## Problem to work on
From the text on unions and "incompetent" workers, list every individual worker it gives as an example of an "incompetent" worker, identifying each by job.

## Extract to read

━━━━━━━━━━━━━━━━━━━━━━━━━━━━━━

In our society, 'incompetent' workers are usually workers whose sets of skills do not fit with the requirements of capital, or workers who are suffering from social or emotional problems which society is desperate to deny causing them.
I know a number of people who are today adjudged 'incompetent' workers, but who were twenty or so years ago considered 'essential' workers, for possessing the same sets of skills. One worked as an electrician on the railways, and was always in demand from managers; today, though, subcontracting and changes in technology mean he is out of a job, and unlikely to get another in his old field. Any attempt to do so would quickly lead to his being adjudged 'incompetent'. Another person I know worked at a paper mill in the 1980s; he lost his job when the mill closed, and new technology in the country's few remaining mills means he is unlikely to get another job in his old field. Unemployment has led to his developing a drinking problem, and also a mental illness, making him still more 'incompetent'.
There are many workers who manage to hold down jobs, but who are none the less 'incompetent', to one degree or another. There is the secretary who trained in the days of typewriters and shorthand, and struggles with computers; the nurse who has put his back out, and is no longer able to do the heavy lifting the job occasionally requires; the supermarket checkout operator who is suffering from depression, and finds it hard to offer each passing customer the compulsory smile and 'How are you today?'
Span assures us - or, rather, assures the various sub-species of right-wing swamp thing who seem to frequent her blog in disproportionate numbers - that unions do not defend the 'incompetent', only unfairly victimised competent workers, and that 'it is possible to fire people [incompetent, deserving people, presumably] in New Zealand'. Such an argument reminds me of the 'liberal' cases for imperialism that have been appearing in her comment boxes lately, which insist that liberals do not oppose all interventions by powers like the US or the UN, only unjust ones. Iraq may have been a mistake, but 'incompetent' countries still deserve to be fired, or fired on, by the global bosses. (Another reference point is the pathetic attempts of Span's Alliance Party to gets its policies 'costed' by a set of economists before elections, in a futile effort to persuade the public that they were 'affordable', 'realistic', and 'reasonable'.)
Just as the liberal imperialists buy into the logic of imperialism, even as they try to oppose some of its actions, so do 'reasonable' trade unionists like Span buy into all the worst assumptions of the union-bashing right. A union movement which refuses to defend the most vulnerable workers - the 'incompetents' - is as useless as a political movement which refuses to defend the most vulnerable peoples from imperialism. It's only a hop, skip, and a jump from Span's argument, well-meaning though it is, to the 'partnership' model of unionism which did such damage to Kiwi trade unions in the '90s, and which still dominates the Engineers Union and the PSA. The 'partnership' model saw unions exercising their 'power' by virtually taking responsibility for firing workers, and by accepting mass layoffs in sectors like the railways and the paper industry as 'economic reality'.

━━━━━━━━━━━━━━━━━━━━━━━━━━━━━━

## Data section
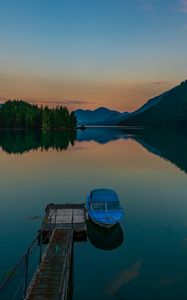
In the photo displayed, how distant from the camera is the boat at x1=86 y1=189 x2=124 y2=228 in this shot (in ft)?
113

━━━━━━━━━━━━━━━━━━━━━━━━━━━━━━

## Written reply
- An electrician who worked on the railways
- A man who worked at a paper mill in the 1980s
- A secretary who trained in the days of typewriters and shorthand
- A nurse who has put his back out
- A supermarket checkout operator who is suffering from depression